The horse broke into a rapid trot, and he and the doctor were left standing together.
Mr. Francis stood looking after the diminishing vehicle for a moment, still smiling.
"And Lady Oxted, and Lady Oxted," he continued to murmur to himself. Then he turned briskly to his companion and in gentle, low-modulated tones and without haste:
"A charming woman—one whom one is delighted to call friend," he said. "And dear Geoffrey too—dear Geoffrey, Harry's great friend. How nice to have even so short a glimpse of him! What good fortune to meet you all together like this! Well, well, I must go on. Good-bye, for the present, my dear man."
He turned from him, walked three paces away, then stopped and faced round again. For the moment the doctor thought his eye or his brain had played him some inexplicable trick; he could barely credit that the face now looking at him was the same as that which two seconds ago had been so smiling a show of sunlit urbanity. Now it was scarce human; a fiend or a wild beast, mad with passion and hate, glared at him. The iris of the eye seemed to have swelled till the white was invisible; from each, a pin-point of a pupil was focused on him. Great veins stood out on his forehead and neck, blue and dilated; the lips were drawn back from the mouth till the gums appeared, showing two rows of white and very even teeth. The pleasant rosiness of the face was blotched and mottled with patches of white and purple, the forehead and corners of the quivering mouth were streaked with corrugations so deeply cut that the dividing ridges of flesh cast shadows therein. The stamp of humanity was obliterated.
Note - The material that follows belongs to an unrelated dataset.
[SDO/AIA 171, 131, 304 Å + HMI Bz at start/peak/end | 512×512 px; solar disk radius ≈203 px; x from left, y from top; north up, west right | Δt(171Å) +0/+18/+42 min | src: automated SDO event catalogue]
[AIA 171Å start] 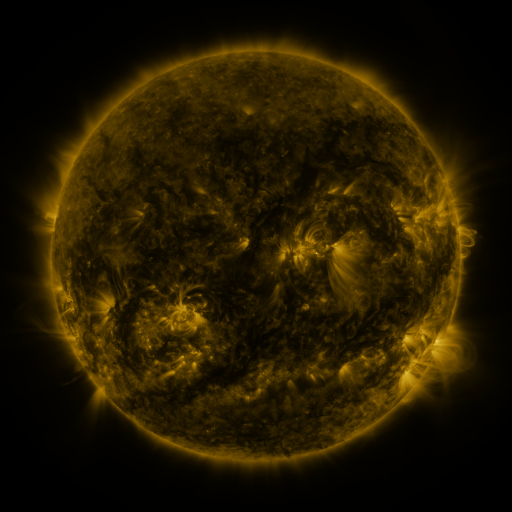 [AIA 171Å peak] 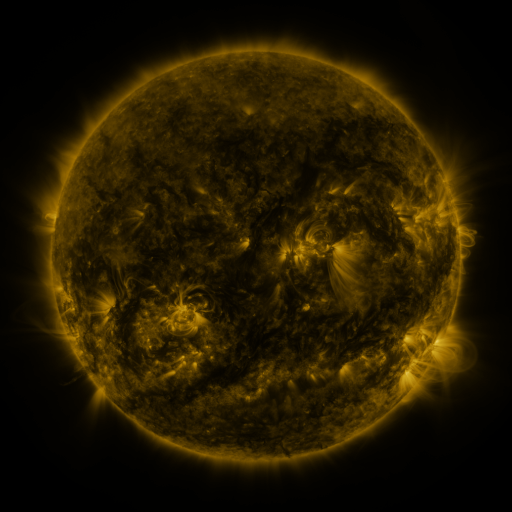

He stood there for perhaps five seconds, his lower jaw working gently up and down as if chewing, and a little foam gathered on his lips. Each moment the doctor expected him either to fall senseless on the pavement or to spring upon him, for it seemed impossible that any human frame could contain so raging an energy of emotion, and yet neither break nor give it outlet. Then the horrible chewing of the jaw ceased, and the man or beast wiped the froth from his lips.
"You black, treacherous scoundrel!" he said, very softly. "Do you think I am the sort of man to be thwarted by a faithless subordinate?"
He came a step nearer; his mouth still seemed to be forming words, but it was as if the human nature of the man had been so effaced as to preclude speech, and he stood chattering and gesticulating like some angry ape. Yet the resemblance roused in the doctor no sense of the ludicrous, but only a deep-seated horror at this thing which had doffed its humanity like a cloak and become part of the brute creation. He summoned all his courage to his aid—an empty effort, for he knew within himself that if this travesty of a man came but one step nearer he would, in spite of himself, simply turn tail and run from it.
But Mr. Francis came no nearer, nor did he speak again, and before the lapse of another five seconds he turned away and walked quickly down toward the corner of the square without looking back. The doctor followed him with his eye, and saw him hail a hansom at the end of Upper Grosvenor Street, get in, and drive northward. He himself stood there, his brain a tumult of bewildered conjecture, and did not see who it was rapidly approaching him till the figure was by him, and he heard his own name called.
"I got down as soon as I could stop the cab," said Geoffrey. "He has gone? Where? What has happened?"